The principal periods of usefulness of the Bautruppen were the May 1940 campaign and the opening months of the Eastern Campaign. Since late 1941 the original Bautruppen personnel has been increasingly absorbed into front-line duty and the O.T. has had to take over much of the more permanent construction and repair work originally assigned to the Bautruppen.

(2) NSKK

The NSKK (Nazionalsozialistisches Kraftfahrkorps - Nazi Motor Corps) provides the drivers and trucks for the O.T. In organization it is similar to the O.T., but has less independence, its units being normally subordinated to units of the O.T.

(3) TNH

The TNH (Technische Nothilfe - Technical Emergency Corps) also works in closely with the O.T. It is however, a more skilled organization consisting for the most part of specialists in such matters as oil wells, hydro-electric plants, etc. The TNH will normally draw any manual labor it may need from the O.T.

Civilian Firms

The O.T. can and often does control civilian firms. Sometimes the whole firm is put to work, at others only the equipment is hired. Many civilian contractors worked for the O.T. during the building of the Westwall, and French firms are known to be working on the Atlantic defenses at present.

Uniform and Pay

(a) Uniform: Originally only the German members of the O.T. wore a uniform, consisting of a khaki tunic, open at the throat. On the sleeve is a red brassard with a black swastika in a circle on a white background. About three inches above the left cuff is a narrow band with the words Org. Todt in white Gothic lettering. The belt is black with a plain buckle. Army boots are worn. Foreign workers normally wear civilian clothes with a grey brassard on which is stitched the unit or squad number. It appears, however, the foreigners who are willing are now being put into uniform and that they receive higher pay in consequence. If in uniform, foreigners wear distinguishing piping, showing their nationality, on their shoulder straps.
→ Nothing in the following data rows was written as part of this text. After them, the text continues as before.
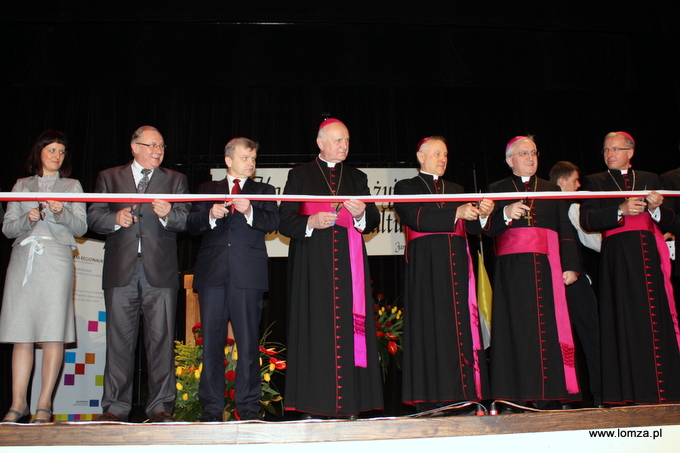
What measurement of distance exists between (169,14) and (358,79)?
80.0 inches

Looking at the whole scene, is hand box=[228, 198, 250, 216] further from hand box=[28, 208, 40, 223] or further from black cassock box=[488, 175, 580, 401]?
black cassock box=[488, 175, 580, 401]

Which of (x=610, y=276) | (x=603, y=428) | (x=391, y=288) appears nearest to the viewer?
(x=603, y=428)

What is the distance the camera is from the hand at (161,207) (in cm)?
378

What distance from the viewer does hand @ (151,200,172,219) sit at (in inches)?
149

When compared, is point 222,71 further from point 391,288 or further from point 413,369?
point 413,369

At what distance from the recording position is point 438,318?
4.11 metres

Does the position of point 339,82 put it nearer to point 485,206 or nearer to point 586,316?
point 485,206

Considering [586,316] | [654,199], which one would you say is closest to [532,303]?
A: [654,199]

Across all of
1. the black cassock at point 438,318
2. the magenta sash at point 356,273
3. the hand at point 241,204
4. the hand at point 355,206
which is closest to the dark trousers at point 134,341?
the hand at point 241,204

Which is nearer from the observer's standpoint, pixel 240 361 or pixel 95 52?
pixel 240 361

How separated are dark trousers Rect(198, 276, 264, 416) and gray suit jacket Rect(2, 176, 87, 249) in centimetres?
93

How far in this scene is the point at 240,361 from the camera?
3873 millimetres

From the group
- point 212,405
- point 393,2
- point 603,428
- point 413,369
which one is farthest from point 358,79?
point 603,428

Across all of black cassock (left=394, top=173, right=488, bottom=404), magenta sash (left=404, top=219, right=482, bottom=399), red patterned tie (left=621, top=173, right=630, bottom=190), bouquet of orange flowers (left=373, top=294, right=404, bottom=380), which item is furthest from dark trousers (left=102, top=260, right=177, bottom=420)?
red patterned tie (left=621, top=173, right=630, bottom=190)
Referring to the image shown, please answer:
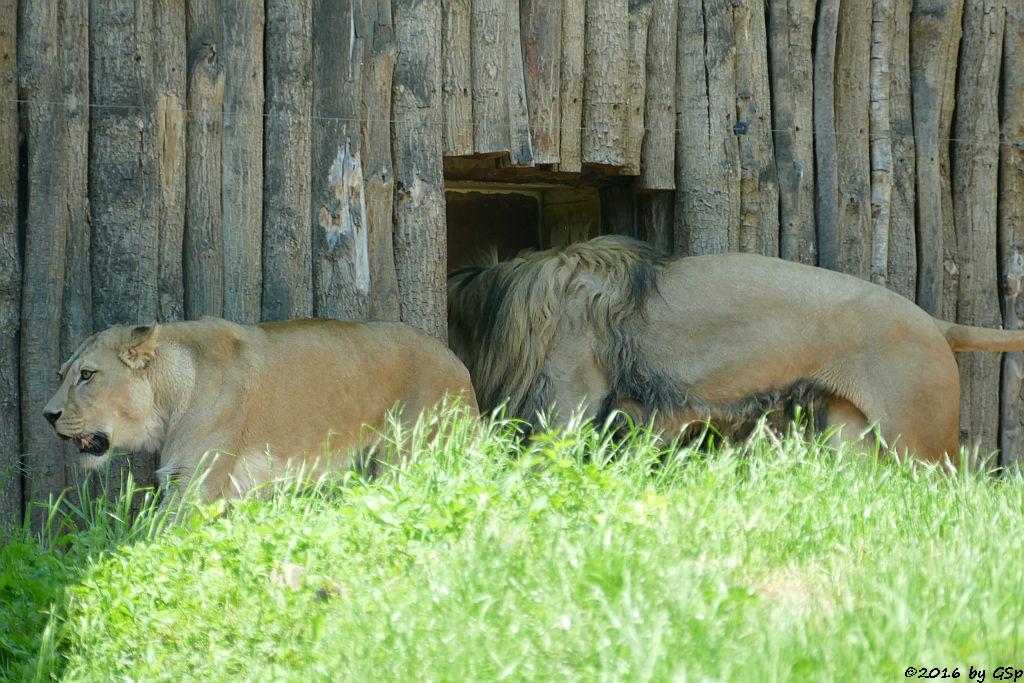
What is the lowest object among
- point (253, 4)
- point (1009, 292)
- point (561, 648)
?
point (561, 648)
(b) Pay: Previously, pay in the O.T. varied greatly. It has recently been reorganized, and it is now believed that all full time German employees receive soldier's pay plus bonuses and that an allowance is paid direct to their families. Foreigners usually receive a small wage.
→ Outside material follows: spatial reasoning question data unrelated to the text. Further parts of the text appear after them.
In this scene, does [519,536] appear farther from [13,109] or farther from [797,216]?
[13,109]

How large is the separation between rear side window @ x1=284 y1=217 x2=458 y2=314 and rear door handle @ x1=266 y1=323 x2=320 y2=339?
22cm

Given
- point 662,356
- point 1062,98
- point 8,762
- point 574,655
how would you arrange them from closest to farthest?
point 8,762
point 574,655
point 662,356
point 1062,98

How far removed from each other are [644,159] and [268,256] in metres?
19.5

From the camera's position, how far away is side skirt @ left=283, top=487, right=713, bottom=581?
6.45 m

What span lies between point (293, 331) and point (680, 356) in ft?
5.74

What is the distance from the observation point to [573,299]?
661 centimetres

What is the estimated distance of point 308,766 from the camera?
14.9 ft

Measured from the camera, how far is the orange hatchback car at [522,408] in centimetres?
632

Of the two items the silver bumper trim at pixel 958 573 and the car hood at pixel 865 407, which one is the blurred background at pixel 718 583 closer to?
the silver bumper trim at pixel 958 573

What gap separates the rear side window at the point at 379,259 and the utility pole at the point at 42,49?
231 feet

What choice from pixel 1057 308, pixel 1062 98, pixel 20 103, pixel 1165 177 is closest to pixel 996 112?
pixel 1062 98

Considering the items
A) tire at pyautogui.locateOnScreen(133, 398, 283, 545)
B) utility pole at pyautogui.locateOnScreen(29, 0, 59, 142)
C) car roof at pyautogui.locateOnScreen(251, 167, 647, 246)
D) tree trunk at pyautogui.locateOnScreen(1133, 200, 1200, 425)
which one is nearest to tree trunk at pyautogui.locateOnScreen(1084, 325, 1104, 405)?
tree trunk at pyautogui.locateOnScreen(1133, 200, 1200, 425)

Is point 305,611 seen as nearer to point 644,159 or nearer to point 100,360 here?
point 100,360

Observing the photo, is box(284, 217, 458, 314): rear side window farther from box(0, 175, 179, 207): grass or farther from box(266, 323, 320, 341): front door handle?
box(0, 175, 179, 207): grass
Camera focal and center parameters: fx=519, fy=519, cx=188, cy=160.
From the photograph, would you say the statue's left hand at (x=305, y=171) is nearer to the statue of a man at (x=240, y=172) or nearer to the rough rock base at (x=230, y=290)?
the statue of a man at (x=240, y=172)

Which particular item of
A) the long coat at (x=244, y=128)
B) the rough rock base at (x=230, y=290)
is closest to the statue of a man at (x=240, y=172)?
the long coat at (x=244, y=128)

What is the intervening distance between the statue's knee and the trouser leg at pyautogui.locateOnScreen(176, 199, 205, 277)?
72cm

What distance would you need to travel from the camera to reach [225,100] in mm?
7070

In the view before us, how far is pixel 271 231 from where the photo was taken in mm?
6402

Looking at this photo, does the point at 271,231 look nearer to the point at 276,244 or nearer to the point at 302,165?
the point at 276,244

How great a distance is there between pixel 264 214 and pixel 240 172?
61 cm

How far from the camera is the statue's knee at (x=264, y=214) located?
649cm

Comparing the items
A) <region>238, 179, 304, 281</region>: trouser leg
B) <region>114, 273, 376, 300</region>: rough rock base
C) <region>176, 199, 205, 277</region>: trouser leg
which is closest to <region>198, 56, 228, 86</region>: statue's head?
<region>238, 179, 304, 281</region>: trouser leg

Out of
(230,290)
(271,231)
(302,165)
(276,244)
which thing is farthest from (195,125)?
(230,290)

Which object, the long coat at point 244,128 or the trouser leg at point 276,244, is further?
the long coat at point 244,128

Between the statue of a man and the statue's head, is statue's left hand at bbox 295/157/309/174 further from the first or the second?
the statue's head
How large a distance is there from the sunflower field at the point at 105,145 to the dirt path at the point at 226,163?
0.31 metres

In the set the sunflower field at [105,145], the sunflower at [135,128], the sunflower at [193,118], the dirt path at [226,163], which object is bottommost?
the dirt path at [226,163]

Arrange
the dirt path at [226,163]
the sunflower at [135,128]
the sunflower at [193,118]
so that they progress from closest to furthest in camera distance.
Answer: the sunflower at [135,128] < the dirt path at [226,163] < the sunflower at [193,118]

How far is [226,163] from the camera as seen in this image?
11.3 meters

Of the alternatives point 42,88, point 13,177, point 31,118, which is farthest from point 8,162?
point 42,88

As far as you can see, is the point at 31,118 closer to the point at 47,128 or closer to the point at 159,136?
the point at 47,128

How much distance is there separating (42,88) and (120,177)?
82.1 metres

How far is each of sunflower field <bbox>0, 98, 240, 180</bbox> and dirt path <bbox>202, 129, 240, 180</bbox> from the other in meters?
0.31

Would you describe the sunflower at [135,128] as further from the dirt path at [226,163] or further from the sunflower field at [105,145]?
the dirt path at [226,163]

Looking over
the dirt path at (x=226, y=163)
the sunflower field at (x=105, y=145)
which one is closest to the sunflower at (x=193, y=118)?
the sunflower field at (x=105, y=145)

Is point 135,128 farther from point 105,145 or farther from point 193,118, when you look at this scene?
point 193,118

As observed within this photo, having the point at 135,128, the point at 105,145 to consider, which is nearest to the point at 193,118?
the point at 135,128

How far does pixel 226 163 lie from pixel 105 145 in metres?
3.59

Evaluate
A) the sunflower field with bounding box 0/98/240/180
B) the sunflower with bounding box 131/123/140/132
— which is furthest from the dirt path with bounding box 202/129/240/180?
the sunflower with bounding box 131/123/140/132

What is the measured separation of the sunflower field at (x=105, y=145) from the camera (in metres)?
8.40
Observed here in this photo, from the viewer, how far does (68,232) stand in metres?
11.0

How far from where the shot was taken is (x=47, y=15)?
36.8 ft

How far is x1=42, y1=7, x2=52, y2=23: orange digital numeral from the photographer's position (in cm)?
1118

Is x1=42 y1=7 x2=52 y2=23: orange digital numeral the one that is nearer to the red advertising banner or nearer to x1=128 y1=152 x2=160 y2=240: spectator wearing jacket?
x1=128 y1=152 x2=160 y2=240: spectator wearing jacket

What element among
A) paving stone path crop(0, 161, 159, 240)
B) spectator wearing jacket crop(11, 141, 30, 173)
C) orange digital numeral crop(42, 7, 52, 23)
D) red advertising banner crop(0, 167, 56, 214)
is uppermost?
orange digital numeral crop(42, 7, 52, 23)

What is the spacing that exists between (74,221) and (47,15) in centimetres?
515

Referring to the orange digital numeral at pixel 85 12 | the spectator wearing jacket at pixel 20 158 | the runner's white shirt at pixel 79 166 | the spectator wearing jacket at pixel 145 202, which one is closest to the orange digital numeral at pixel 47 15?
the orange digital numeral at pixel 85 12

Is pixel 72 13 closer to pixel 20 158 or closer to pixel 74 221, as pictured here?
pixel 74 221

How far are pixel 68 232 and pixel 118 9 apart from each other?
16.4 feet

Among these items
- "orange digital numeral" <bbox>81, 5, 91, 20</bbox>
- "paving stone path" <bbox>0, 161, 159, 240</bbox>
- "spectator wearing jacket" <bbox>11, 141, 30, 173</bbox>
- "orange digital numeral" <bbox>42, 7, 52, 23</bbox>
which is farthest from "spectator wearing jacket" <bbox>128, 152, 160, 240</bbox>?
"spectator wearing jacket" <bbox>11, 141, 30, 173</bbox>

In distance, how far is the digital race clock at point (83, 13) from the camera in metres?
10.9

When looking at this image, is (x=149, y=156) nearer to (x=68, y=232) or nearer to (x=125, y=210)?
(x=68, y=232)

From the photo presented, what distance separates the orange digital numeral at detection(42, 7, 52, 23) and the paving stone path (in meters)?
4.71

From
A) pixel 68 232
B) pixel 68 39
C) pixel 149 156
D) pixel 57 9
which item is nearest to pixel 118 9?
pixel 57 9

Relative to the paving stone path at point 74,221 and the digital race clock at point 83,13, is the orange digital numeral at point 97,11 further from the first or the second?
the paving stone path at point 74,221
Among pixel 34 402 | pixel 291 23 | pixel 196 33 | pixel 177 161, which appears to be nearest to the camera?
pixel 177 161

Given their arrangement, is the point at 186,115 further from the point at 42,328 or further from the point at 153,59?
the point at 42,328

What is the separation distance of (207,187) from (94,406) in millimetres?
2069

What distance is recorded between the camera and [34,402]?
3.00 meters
The O.T. contributes a great deal to the German war effort. That the army can spare so many trained engineers to a para-military organization is explained by the fact that the O.T. does carry a great deal of the work which would otherwise be the responsibility of the army engineers. That the O.T. is now stretched to a surprising degree, and the fact that it is capable of doing so much and such valuable work at such great distances from Germany is yet another proof of the genius for organization of the Germans.